Unlike Malta’s Karmenu Vella, who was targeted by MEPs hoping to reveal his weaknesses through his hearing, the screening of Croatia’s Neven Mimica, Commissioner-designate for Development held yesterday (29 September) appeared to be a formality.
Mimica, a diplomat, and the first commissioner for his country since Croatia’s EU accession in June 2013, sailed through his hearing without difficulty, and without pressure from MEPs. Unlike other commissioners who were quizzed by several parliament committees, only the Development committee was responsible for Mimica’s hearing.
In contrast to Vella, Commissioner-designate for Environment, Maritime Affairs and Fisheries, who took criticism from over 40 MEPs, Mimica, who is of socialist affiliation, spoke to a small number of legislators in an almost empty meeting room. He also appeared to benefit from the holding in parallel of the hearing for Günther Oettinger, Commissioner-designate for Digital Economy and Society, which attracted much greater media attention.
Mimica, an economist by training, who negotiated Croatia’s accession, has been suspected of having little interest in the Development portfolio. But Croatian sources told EurActiv that to the contrary, both Zagreb and the Commissioner-designate thought it was a “perfect portfolio”, as development aid will feature high in the EU’s priorities over the next five years.
In his opening remarks, Mimica outlined the three priorities of his prospective mandate.
The first priority, he said, was to help achieve an ambitious post-2015 millennium goals framework. The first millennium goals have delivered positive results, he said, adding that this should not lead to complacency. He argued that even against the background of the positive results, a woman in Africa is 29 times more likely to die as a result of child birth than a mother in Europe. Another example Mimica gave is that around 750 million people, worldwide, do not have access to drinking water.
Also worrying are rising inequalities and geographical gaps, with Sub-Saharan Africa lagging behind, with 120 million more people living in absolute poverty than 20 years ago, Mimica said.
The Commissioner-designate argued that the new post-2015 framework must address the social, economic and environmental dimensions, that it must integrate human rights and democratic values and the rule of law, as well as peace and security. It will be a challenge to bring those elements together in a single framework applying to all countries, rich and poor, Mimica said.
The Croatian nominee noted that member states have committed to invest at least 0.7% of their GNI in development aid by 2015, but this target remains out of reach. He therefore urged that member states to honour this commitment under the new framework.

> [Data extract]

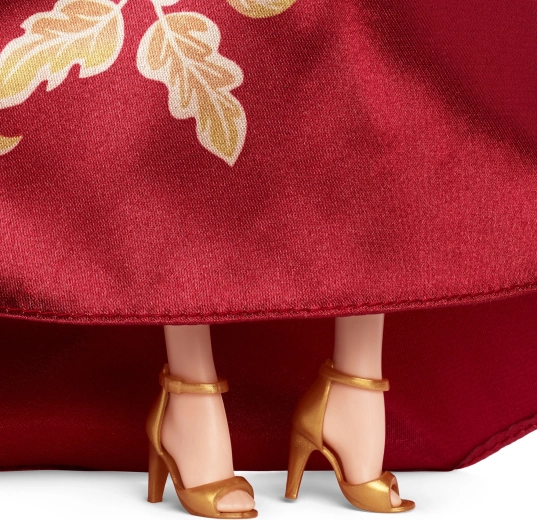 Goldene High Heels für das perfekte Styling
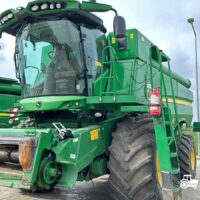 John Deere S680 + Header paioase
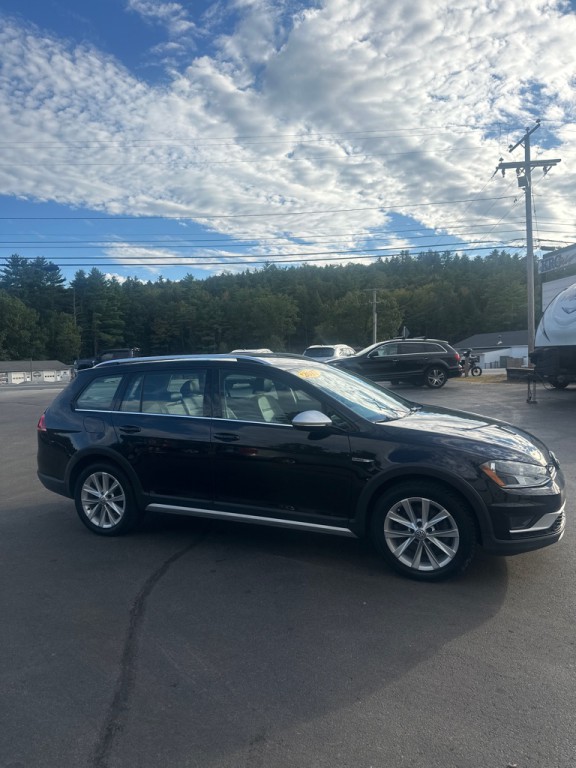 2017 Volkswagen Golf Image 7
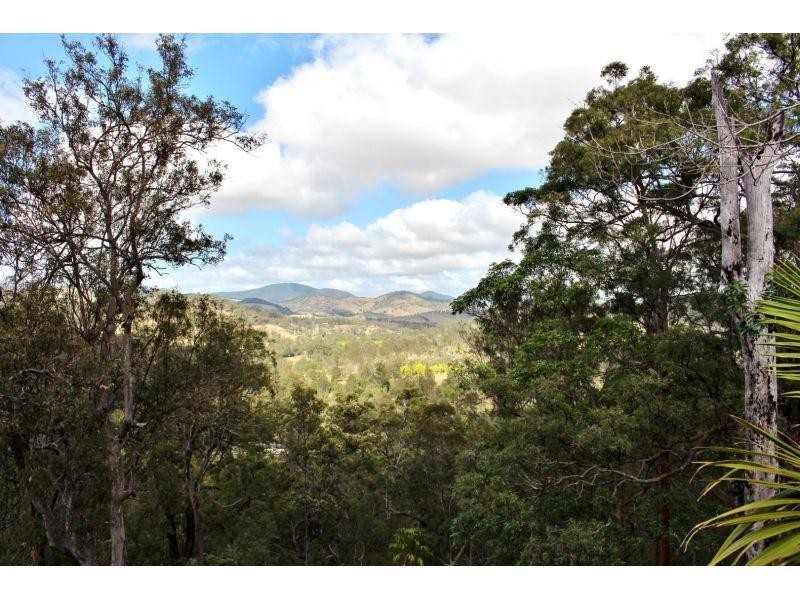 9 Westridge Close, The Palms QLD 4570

> [Description of the task] Reproduce the passage of the article on Neven Mimica's hearing starting at "In his opening" and ending at "to drinking water.".

> [Result of this task]
In his opening remarks, Mimica outlined the three priorities of his prospective mandate.
The first priority, he said, was to help achieve an ambitious post-2015 millennium goals framework. The first millennium goals have delivered positive results, he said, adding that this should not lead to complacency. He argued that even against the background of the positive results, a woman in Africa is 29 times more likely to die as a result of child birth than a mother in Europe. Another example Mimica gave is that around 750 million people, worldwide, do not have access to drinking water.